Render all of the items below as a JSON list of strings, with one string for each line and blank lines omitted. Leave the pictures out of the answer.

— START OF Records to use —

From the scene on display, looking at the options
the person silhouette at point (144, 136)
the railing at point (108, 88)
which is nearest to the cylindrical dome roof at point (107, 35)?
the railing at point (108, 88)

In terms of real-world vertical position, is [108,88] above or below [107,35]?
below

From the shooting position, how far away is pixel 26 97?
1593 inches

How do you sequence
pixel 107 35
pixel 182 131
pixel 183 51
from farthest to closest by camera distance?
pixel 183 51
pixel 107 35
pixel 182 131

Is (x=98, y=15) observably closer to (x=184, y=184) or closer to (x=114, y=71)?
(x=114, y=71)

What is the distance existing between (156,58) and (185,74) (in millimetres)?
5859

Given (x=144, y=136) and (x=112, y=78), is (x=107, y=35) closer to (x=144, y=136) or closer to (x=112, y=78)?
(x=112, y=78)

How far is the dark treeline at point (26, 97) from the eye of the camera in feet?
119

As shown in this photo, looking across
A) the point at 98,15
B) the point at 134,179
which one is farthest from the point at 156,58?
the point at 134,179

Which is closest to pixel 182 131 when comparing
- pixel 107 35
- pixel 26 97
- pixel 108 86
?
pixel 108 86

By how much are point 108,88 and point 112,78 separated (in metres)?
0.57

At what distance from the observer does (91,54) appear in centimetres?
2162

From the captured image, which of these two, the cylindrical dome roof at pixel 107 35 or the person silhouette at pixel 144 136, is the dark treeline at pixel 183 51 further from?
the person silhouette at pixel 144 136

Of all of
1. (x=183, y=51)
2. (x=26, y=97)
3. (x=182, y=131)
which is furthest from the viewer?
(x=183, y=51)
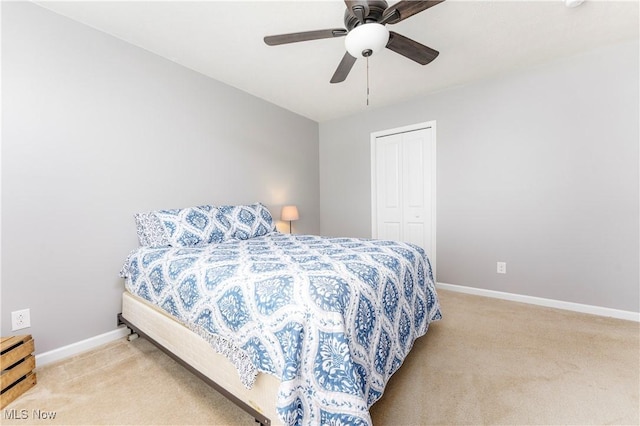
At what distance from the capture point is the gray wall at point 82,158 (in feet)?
5.68

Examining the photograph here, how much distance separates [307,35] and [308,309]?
1605mm

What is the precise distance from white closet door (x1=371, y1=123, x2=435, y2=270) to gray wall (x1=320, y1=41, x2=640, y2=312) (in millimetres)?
134

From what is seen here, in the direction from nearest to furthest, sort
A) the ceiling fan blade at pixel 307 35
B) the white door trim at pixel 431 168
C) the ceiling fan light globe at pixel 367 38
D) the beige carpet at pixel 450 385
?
the beige carpet at pixel 450 385 → the ceiling fan light globe at pixel 367 38 → the ceiling fan blade at pixel 307 35 → the white door trim at pixel 431 168

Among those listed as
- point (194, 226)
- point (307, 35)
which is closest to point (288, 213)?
point (194, 226)

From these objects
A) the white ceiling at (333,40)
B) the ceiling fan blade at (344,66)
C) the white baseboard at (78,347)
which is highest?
the white ceiling at (333,40)

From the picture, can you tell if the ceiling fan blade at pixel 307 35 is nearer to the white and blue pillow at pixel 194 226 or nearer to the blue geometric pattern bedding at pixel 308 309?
the blue geometric pattern bedding at pixel 308 309

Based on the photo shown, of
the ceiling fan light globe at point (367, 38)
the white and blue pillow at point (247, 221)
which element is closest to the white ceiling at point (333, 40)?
the ceiling fan light globe at point (367, 38)

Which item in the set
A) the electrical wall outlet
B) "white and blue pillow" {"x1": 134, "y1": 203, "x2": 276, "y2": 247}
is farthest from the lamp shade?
the electrical wall outlet

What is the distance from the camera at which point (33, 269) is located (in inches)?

— END OF Records to use —

● **Worked answer**
[
  "From the scene on display, looking at the options",
  "the person silhouette at point (144, 136)",
  "the railing at point (108, 88)",
  "which is nearest to the cylindrical dome roof at point (107, 35)?",
  "the railing at point (108, 88)",
  "In terms of real-world vertical position, is [108,88] above or below [107,35]?",
  "below",
  "From the shooting position, how far away is pixel 26 97?",
  "1593 inches",
  "How do you sequence",
  "pixel 107 35",
  "pixel 182 131",
  "pixel 183 51",
  "from farthest to closest by camera distance?",
  "pixel 183 51",
  "pixel 107 35",
  "pixel 182 131",
  "Is (x=98, y=15) observably closer to (x=184, y=184) or closer to (x=114, y=71)?",
  "(x=114, y=71)",
  "What is the distance existing between (156,58) and (185,74) (in millimetres)?",
  "5859",
  "Given (x=144, y=136) and (x=112, y=78), is (x=107, y=35) closer to (x=144, y=136) or closer to (x=112, y=78)?",
  "(x=112, y=78)",
  "How far is the dark treeline at point (26, 97) from the eye of the camera in feet?",
  "119",
  "As shown in this photo, looking across",
  "A) the point at 98,15",
  "B) the point at 134,179",
  "which one is farthest from the point at 156,58?",
  "the point at 134,179",
  "Which is closest to pixel 182 131 when comparing",
  "- pixel 107 35",
  "- pixel 26 97",
  "- pixel 108 86",
  "?",
  "pixel 108 86",
  "By how much are point 108,88 and point 112,78 separated (in metres)?",
  "0.57",
  "At what distance from the observer does (91,54) appear in centimetres?",
  "2162",
  "From the captured image, which of these two, the cylindrical dome roof at pixel 107 35 or the person silhouette at pixel 144 136, is the dark treeline at pixel 183 51 further from?",
  "the person silhouette at pixel 144 136",
  "Of all of",
  "1. (x=183, y=51)",
  "2. (x=26, y=97)",
  "3. (x=182, y=131)",
  "which is furthest from the viewer?",
  "(x=183, y=51)",
  "At what distance from the capture point is the gray wall at point 82,158 (in feet)?",
  "5.68",
  "Examining the photograph here, how much distance separates [307,35] and [308,309]?",
  "1605mm",
  "What is the precise distance from white closet door (x1=371, y1=123, x2=435, y2=270) to gray wall (x1=320, y1=41, x2=640, y2=312) (in millimetres)?",
  "134",
  "From what is seen here, in the direction from nearest to furthest, sort",
  "A) the ceiling fan blade at pixel 307 35",
  "B) the white door trim at pixel 431 168",
  "C) the ceiling fan light globe at pixel 367 38",
  "D) the beige carpet at pixel 450 385",
  "?",
  "the beige carpet at pixel 450 385 → the ceiling fan light globe at pixel 367 38 → the ceiling fan blade at pixel 307 35 → the white door trim at pixel 431 168",
  "Among those listed as",
  "- point (194, 226)",
  "- point (307, 35)",
  "which is closest to point (288, 213)?",
  "point (194, 226)",
  "From these objects",
  "A) the white ceiling at (333,40)",
  "B) the ceiling fan blade at (344,66)",
  "C) the white baseboard at (78,347)",
  "which is highest?",
  "the white ceiling at (333,40)",
  "From the picture, can you tell if the ceiling fan blade at pixel 307 35 is nearer to the white and blue pillow at pixel 194 226 or nearer to the blue geometric pattern bedding at pixel 308 309?",
  "the blue geometric pattern bedding at pixel 308 309",
  "Based on the photo shown, of",
  "the ceiling fan light globe at point (367, 38)",
  "the white and blue pillow at point (247, 221)",
  "which element is closest to the white ceiling at point (333, 40)?",
  "the ceiling fan light globe at point (367, 38)",
  "Which item in the set",
  "A) the electrical wall outlet",
  "B) \"white and blue pillow\" {\"x1\": 134, \"y1\": 203, \"x2\": 276, \"y2\": 247}",
  "is farthest from the lamp shade?",
  "the electrical wall outlet",
  "What is the distance from the camera at which point (33, 269) is located (in inches)?"
]